He grasped one of the Pet’s hands and wrenched off one concrete arm. He struck the head with a tent stake and shattered it into crumbling concrete. He jerked the Roman tunic from the body and disclosed the hollow tile stomach.

“Hello!” he said, lifting a rag-wrapped parcel from the interior of the Pet. “What’s this?”

When unwrapped it proved to be two dozen silver forks and spoons and a good-sized silver trophy cup.

“‘Riverbank Country Club, Duffers’ Golf Trophy, 1909?’” Mr. Dorgan read. “‘Won by Jonas Medderbrook.’ How did that get there?”

“Jonas Medderbrook,” said Mr. Gubb, “is a man of my own local town.”

“He is, is he?” said Mr. Dorgan. “And what’s your name?”

“Gubb,” said the detective. “Philo Gubb, Esquire, deteckative and paper-hanger, Riverbank, Iowa.”

“Then this is for you,” said Mr. Dorgan, and he handed the telegram to Mr. Gubb. The detective opened it and read: —

Gubb,

Care of Circus,

Bardville, Ia.

My house robbed circus night. Golf cup gone. Game now rotten: never win another. Five hundred dollars reward for return to me.

Jonas Medderbrook

“You didn’t actually come here to find Mr. Winterberry, did you?” asked Syrilla.

Mr. Gubb folded the telegram, raised his matted hair, and tucked the telegram between it and his own hair for safe-keeping.

“When a deteckative starts out to detect,” he said calmly, “sometimes he detects one thing and sometimes he detects another. That cup is one of the things I deteckated to-day. And now, if all are willing, I’ll step outside and get my pants on. I’ll feel better.”

“And you’ll look better,” said Mr. Dorgan. “You couldn’t look worse.”

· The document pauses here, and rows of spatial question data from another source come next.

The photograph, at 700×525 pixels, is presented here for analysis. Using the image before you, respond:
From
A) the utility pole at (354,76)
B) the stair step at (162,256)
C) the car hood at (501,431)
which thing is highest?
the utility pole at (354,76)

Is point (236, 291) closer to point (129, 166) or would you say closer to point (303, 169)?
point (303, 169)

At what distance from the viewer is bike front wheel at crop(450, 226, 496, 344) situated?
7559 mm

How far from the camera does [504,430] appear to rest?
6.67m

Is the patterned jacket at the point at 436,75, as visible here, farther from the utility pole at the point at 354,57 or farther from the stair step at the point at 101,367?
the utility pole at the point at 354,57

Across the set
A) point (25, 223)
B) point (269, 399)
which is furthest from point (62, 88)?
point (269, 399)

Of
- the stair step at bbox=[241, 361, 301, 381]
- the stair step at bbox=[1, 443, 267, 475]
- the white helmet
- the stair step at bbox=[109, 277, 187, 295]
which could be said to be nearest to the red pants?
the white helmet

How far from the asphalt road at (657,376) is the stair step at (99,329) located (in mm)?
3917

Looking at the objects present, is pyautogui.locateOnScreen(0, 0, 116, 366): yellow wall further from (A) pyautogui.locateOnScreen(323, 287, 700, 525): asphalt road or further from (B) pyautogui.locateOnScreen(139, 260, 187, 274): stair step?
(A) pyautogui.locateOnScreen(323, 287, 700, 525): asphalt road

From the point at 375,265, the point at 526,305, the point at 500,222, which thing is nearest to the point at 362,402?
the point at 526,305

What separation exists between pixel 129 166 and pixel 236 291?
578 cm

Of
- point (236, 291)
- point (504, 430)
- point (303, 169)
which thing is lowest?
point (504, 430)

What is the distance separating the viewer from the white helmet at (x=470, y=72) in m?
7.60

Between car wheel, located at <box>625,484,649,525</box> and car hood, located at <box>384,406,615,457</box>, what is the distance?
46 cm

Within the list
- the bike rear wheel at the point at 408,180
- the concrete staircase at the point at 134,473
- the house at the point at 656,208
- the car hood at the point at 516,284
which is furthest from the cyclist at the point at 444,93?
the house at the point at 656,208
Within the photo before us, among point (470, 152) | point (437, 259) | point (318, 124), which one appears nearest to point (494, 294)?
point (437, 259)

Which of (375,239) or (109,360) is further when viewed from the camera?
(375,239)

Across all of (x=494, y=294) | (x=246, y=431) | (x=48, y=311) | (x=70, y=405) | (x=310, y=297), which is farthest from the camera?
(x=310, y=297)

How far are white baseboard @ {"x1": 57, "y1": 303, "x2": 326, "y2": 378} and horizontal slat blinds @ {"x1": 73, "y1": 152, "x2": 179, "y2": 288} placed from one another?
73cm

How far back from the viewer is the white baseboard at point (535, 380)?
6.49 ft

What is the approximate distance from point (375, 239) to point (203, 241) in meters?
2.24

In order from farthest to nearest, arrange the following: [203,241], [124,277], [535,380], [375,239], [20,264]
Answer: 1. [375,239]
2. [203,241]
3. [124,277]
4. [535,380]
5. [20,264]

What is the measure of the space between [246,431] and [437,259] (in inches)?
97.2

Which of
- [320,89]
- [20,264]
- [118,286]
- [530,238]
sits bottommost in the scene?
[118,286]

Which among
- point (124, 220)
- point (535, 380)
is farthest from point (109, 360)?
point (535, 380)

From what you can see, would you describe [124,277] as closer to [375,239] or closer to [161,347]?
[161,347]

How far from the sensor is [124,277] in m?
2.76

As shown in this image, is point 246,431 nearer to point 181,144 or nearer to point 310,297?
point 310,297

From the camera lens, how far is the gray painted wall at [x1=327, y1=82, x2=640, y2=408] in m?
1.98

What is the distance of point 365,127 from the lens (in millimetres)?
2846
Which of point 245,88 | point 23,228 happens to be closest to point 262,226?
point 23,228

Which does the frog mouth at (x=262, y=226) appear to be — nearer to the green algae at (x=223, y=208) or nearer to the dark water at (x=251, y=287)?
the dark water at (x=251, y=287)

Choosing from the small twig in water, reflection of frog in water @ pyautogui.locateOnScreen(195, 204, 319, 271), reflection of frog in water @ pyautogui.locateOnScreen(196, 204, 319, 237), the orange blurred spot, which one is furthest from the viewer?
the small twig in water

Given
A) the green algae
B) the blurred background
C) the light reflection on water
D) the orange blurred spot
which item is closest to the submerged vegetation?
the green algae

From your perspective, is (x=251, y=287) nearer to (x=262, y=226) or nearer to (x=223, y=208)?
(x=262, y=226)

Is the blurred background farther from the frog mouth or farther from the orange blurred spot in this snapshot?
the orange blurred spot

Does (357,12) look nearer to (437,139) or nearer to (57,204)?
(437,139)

“In the course of the deteckative career,” said Mr. Gubb, “a gent has to look a lot of different ways, and I thank you for the compliment. The art of disguising the human physiology is difficult. This disguise is but one of many I am frequently called upon to assume.”

“Well, if any more are like this one,” said Mr. Dorgan with sincerity, “I’m glad I’m not a detective.”

Syrilla, however, heaved her several hundred pounds of bosom and cast her eyes toward Mr. Gubb.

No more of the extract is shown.